*EXTRAIT DU TEXTE*

- Vladimir Poutine joue désormais avec le temps. Il pense qu’il en dispose à satiété quand ses adversaires en manquent au point de risquer l’asphyxie. Car s’il avance militairement de façon modeste, c’est qu’il espère qu’une présidence Trump arrêterait l’aide américaine à l’Ukraine, assommerait les velléités de défense européenne, et convaincrait les Ukrainiens, de guerre lasse et sans appui extérieur, d’aller vers une négociation à son seul avantage.
- La réponse des Européens tient d’abord à leur unité. Or la situation géographique détermine souvent les positions politiques. Les pays baltes et scandinaves, la Pologne, par leur voisinage, sont les plus convaincus de passer à une autre étape en matière de défense commune. Les pays du sud, l’Italie, l’Espagne, le Portugal, sont solidaires de l’Ukraine, mais sont également préoccupés par le conflit israélo-palestinien, les désordres africains et les phénomènes migratoires. Quant à l’Allemagne, elle est contrainte de faire en quelques mois une volte-face en matière militaire et énergétique, qui la conduit à une certaine prudence. Quant à la France, elle est maintenant en pointe dans la mise en cause de Poutine, alors qu’hier, elle n’entendait ne pas couper tout lien avec la Russie.

*VOTRE OBJECTIF*
Recopiez mot pour mot l'extrait sur Poutine et l'Europe, en commençant par « - La réponse » et en allant jusqu'à « avec la Russie. ».

*DONNÉES SOURCES*

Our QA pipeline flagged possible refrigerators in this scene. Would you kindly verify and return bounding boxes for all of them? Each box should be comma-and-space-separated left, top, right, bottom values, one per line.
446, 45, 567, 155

*SOLUTION CI-DESSOUS*
- La réponse des Européens tient d’abord à leur unité. Or la situation géographique détermine souvent les positions politiques. Les pays baltes et scandinaves, la Pologne, par leur voisinage, sont les plus convaincus de passer à une autre étape en matière de défense commune. Les pays du sud, l’Italie, l’Espagne, le Portugal, sont solidaires de l’Ukraine, mais sont également préoccupés par le conflit israélo-palestinien, les désordres africains et les phénomènes migratoires. Quant à l’Allemagne, elle est contrainte de faire en quelques mois une volte-face en matière militaire et énergétique, qui la conduit à une certaine prudence. Quant à la France, elle est maintenant en pointe dans la mise en cause de Poutine, alors qu’hier, elle n’entendait ne pas couper tout lien avec la Russie.